* WHAT TO WORK ON *
Below are some records; return each one exactly as written.

···

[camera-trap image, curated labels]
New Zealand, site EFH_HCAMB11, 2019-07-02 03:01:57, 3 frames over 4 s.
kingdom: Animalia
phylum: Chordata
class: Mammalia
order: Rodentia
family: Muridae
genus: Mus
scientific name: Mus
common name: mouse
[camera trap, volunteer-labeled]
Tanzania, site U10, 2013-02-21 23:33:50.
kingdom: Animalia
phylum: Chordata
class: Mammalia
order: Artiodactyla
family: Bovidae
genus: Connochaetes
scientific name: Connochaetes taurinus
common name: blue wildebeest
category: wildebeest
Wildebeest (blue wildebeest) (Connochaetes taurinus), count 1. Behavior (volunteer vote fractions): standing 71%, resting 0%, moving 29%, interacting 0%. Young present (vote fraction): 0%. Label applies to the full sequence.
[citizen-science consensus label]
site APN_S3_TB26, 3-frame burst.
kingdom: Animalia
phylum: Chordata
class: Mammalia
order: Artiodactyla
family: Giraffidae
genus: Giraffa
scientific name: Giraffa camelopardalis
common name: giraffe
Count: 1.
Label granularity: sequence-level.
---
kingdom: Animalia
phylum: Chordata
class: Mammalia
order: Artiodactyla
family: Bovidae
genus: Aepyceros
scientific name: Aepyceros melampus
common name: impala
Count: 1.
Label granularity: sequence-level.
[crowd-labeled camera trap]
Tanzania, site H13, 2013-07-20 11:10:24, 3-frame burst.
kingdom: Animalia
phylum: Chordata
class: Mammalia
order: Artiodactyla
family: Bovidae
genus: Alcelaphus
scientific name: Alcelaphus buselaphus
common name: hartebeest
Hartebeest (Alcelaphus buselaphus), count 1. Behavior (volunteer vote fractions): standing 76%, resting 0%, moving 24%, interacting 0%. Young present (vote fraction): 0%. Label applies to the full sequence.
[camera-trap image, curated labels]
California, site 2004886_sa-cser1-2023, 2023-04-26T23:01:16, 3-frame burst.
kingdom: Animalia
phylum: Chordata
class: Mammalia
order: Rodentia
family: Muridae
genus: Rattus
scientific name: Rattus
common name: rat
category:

···

* ANSWER SPACE *
[camera-trap image, curated labels]
New Zealand, site EFH_HCAMB11, 2019-07-02 03:01:57, 3 frames over 4 s.
kingdom: Animalia
phylum: Chordata
class: Mammalia
order: Rodentia
family: Muridae
genus: Mus
scientific name: Mus
common name: mouse
[camera trap, volunteer-labeled]
Tanzania, site U10, 2013-02-21 23:33:50.
kingdom: Animalia
phylum: Chordata
class: Mammalia
order: Artiodactyla
family: Bovidae
genus: Connochaetes
scientific name: Connochaetes taurinus
common name: blue wildebeest
category: wildebeest
Wildebeest (blue wildebeest) (Connochaetes taurinus), count 1. Behavior (volunteer vote fractions): standing 71%, resting 0%, moving 29%, interacting 0%. Young present (vote fraction): 0%. Label applies to the full sequence.
[citizen-science consensus label]
site APN_S3_TB26, 3-frame burst.
kingdom: Animalia
phylum: Chordata
class: Mammalia
order: Artiodactyla
family: Giraffidae
genus: Giraffa
scientific name: Giraffa camelopardalis
common name: giraffe
Count: 1.
Label granularity: sequence-level.
---
kingdom: Animalia
phylum: Chordata
class: Mammalia
order: Artiodactyla
family: Bovidae
genus: Aepyceros
scientific name: Aepyceros melampus
common name: impala
Count: 1.
Label granularity: sequence-level.
[crowd-labeled camera trap]
Tanzania, site H13, 2013-07-20 11:10:24, 3-frame burst.
kingdom: Animalia
phylum: Chordata
class: Mammalia
order: Artiodactyla
family: Bovidae
genus: Alcelaphus
scientific name: Alcelaphus buselaphus
common name: hartebeest
Hartebeest (Alcelaphus buselaphus), count 1. Behavior (volunteer vote fractions): standing 76%, resting 0%, moving 24%, interacting 0%. Young present (vote fraction): 0%. Label applies to the full sequence.
[camera-trap image, curated labels]
California, site 2004886_sa-cser1-2023, 2023-04-26T23:01:16, 3-frame burst.
kingdom: Animalia
phylum: Chordata
class: Mammalia
order: Rodentia
family: Muridae
genus: Rattus
scientific name: Rattus
common name: rat
category:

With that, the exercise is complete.